> Exercise brief
Below are entries. Pull out all lines containing "limestone".

> Dataset extract
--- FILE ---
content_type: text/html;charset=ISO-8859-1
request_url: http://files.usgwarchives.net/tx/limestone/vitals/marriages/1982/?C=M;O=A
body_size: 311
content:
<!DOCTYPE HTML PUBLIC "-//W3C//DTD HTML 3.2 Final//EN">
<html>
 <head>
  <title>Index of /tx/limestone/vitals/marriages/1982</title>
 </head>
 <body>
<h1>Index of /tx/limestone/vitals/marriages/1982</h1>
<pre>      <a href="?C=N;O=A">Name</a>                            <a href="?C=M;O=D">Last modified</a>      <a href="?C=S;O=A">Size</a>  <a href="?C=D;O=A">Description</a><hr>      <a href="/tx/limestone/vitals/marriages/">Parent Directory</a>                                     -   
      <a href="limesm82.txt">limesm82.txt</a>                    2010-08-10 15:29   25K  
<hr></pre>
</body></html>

> Solution to the problem
request_url: http://files.usgwarchives.net/tx/limestone/vitals/marriages/1982/?C=M;O=A
  <title>Index of /tx/limestone/vitals/marriages/1982</title>
<h1>Index of /tx/limestone/vitals/marriages/1982</h1>
<pre>      <a href="?C=N;O=A">Name</a>                            <a href="?C=M;O=D">Last modified</a>      <a href="?C=S;O=A">Size</a>  <a href="?C=D;O=A">Description</a><hr>      <a href="/tx/limestone/vitals/marriages/">Parent Directory</a>                                     -   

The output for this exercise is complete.